Por fim, no momento em que o STF (Supremo Tribunal Federal) rasga a Constituição da República para relativizar o sagrado princípio da presunção de inocência; no momento em que existe um evidente movimento de criminalização da política e de políticos da esquerda; no momento em que a mídia dita a política criminal do Estado; no momento do processo penal do espetáculo no qual as garantias são enterradas; no momento em que o braço repressor do Estado - polícia e MP - é dotado de superpoderes; no momento em que juízes se transformam em verdugos e são elevados a categoria de super-heróis; definitivamente, não é o momento para aprovação de uma lei que reforçará, mesmo contra o que  se poderia pretender, políticas autoritárias, arbitrárias e repressoras  próprias de um Estado autoritário e fascista.

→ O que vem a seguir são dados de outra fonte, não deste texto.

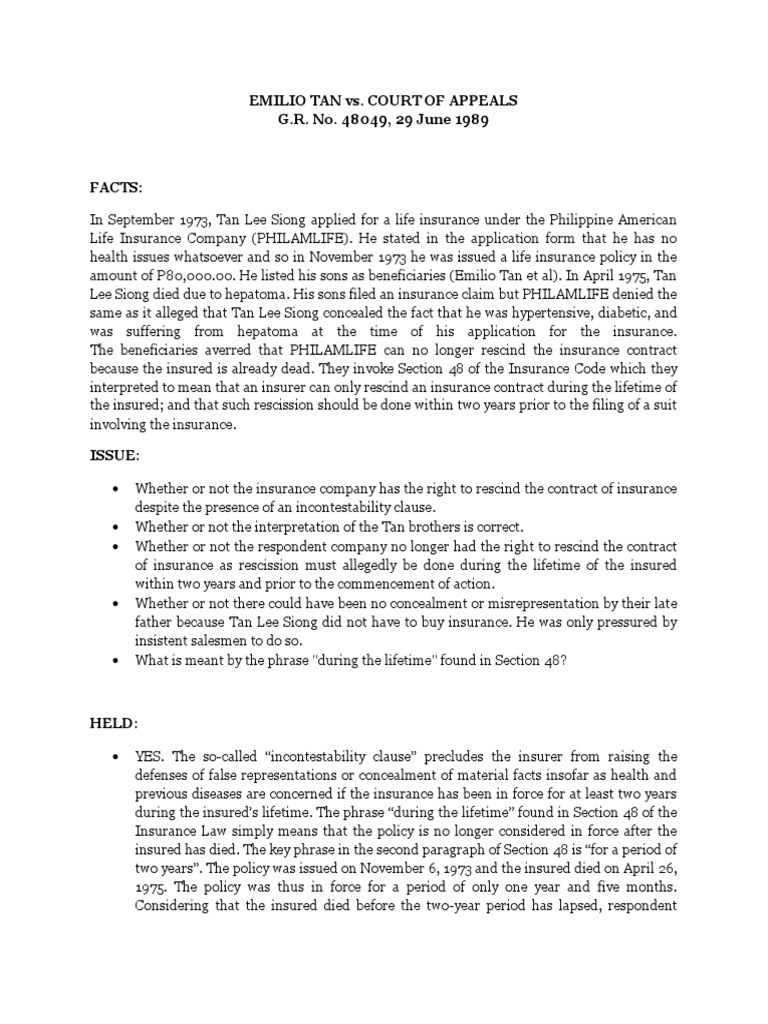 EMILIO TAN vs. COURT OF APPEALS
G.R. No. 48049, 29 June 1989

FACTS:

In September 1973, Tan Lee Siong applied for a life insurance under the Philippine American Life Insurance Company (PHILAMLIFE). He stated in the application form that he has no health issues whatsoever and so in November 1973 he was issued a life insurance policy in the amount of P80,000.00. He listed his sons as beneficiaries (Emilio Tan et al). In April 1975, Tan Lee Siong died due to hepatoma. His sons filed an insurance claim but PHILAMLIFE denied the same as it alleged that Tan Lee Siong concealed the fact that he was hypertensive, diabetic, and was suffering from hepatoma at the time of his application for the insurance. The beneficiaries averred that PHILAMLIFE can no longer rescind the insurance contract because the insured is already dead. They invoke Section 48 of the Insurance Code which they interpreted to mean that an insurer can only rescind an insurance contract during the lifetime of the insured; and that such rescission should be done within two years prior to the filing of a suit involving the insurance.

ISSUE:

• Whether or not the insurance company has the right to rescind the contract of insurance despite the presence of an incontestability clause.
• Whether or not the interpretation of the Tan brothers is correct.
• Whether or not the respondent company no longer had the right to rescind the contract of insurance as rescission must allegedly be done during the lifetime of the insured within two years and prior to the commencement of action.
• Whether or not there could have been no concealment or misrepresentation by their late father because Tan Lee Siong did not have to buy insurance. He was only pressured by insistent salesmen to do so.
• What is meant by the phrase "during the lifetime" found in Section 48?

HELD:

• YES. The so-called “incontestability clause” precludes the insurer from raising the defenses of false representations or concealment of material facts insofar as health and previous diseases are concerned if the insurance has been in force for at least two years during the insured’s lifetime. The phrase “during the lifetime” found in Section 48 of the Insurance Law simply means that the policy is no longer considered in force after the insured has died. The key phrase in the second paragraph of Section 48 is “for a period of two years”. The policy was issued on November 6, 1973 and the insured died on April 26, 1975. The policy was thus in force for a period of only one year and five months. Considering that the insured died before the two-year period has lapsed, respondent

Assim sendo, espera-se que a presidenta da República Dilma Rousseff – Coração Valente – que já foi vítima do Estado ditatorial, presa e torturada por defender seus ideais – por muitos ainda tratada como “terrorista” por defender o Estado de direito e a democracia, vete o irresponsável, autoritário e ameaçador Projeto de Lei.

Belo Horizonte, 26 de fevereiro de 2016.

Leonardo Isaac Yarochewsky é Advogado Criminalista e Professor de Direito Penal
Foto: Oswaldo Corneti/Fotos Públicas

[1] http://canalcienciascriminais.com.br/artigo/a-funcao-do-direito-penal-no-combate-ao-terrorismo/
[2] BRANT, Leonardo Nemer Caldeira. Terrorismo internacional: a guerra preventiva e a desconstrução do direito internacional. Revista Brasileira de Estudos Políticos.
[3] BATISTA, Nilo. Reflexões sobre terrorismo. In Terrorismos. Org. Edson Passetti, Salete Oliveira. São Paulo: EDUC, 2006.
[4] FRAGOSO, Heleno Cláudio. Terrorismo e criminalidade política. Rio de Janeiro: Forense, 1981.
[5] FRAGOSO. Ob. cit. p. 2.
[6] DIETER, Maurício Stegemann. Terrorismo: reflexões a partir da criminologia crítica. Revista Brasileira de Ciências Criminais, v. 75, p. 295-338. São Paulo: RT. (novembro-dezembro de 2008).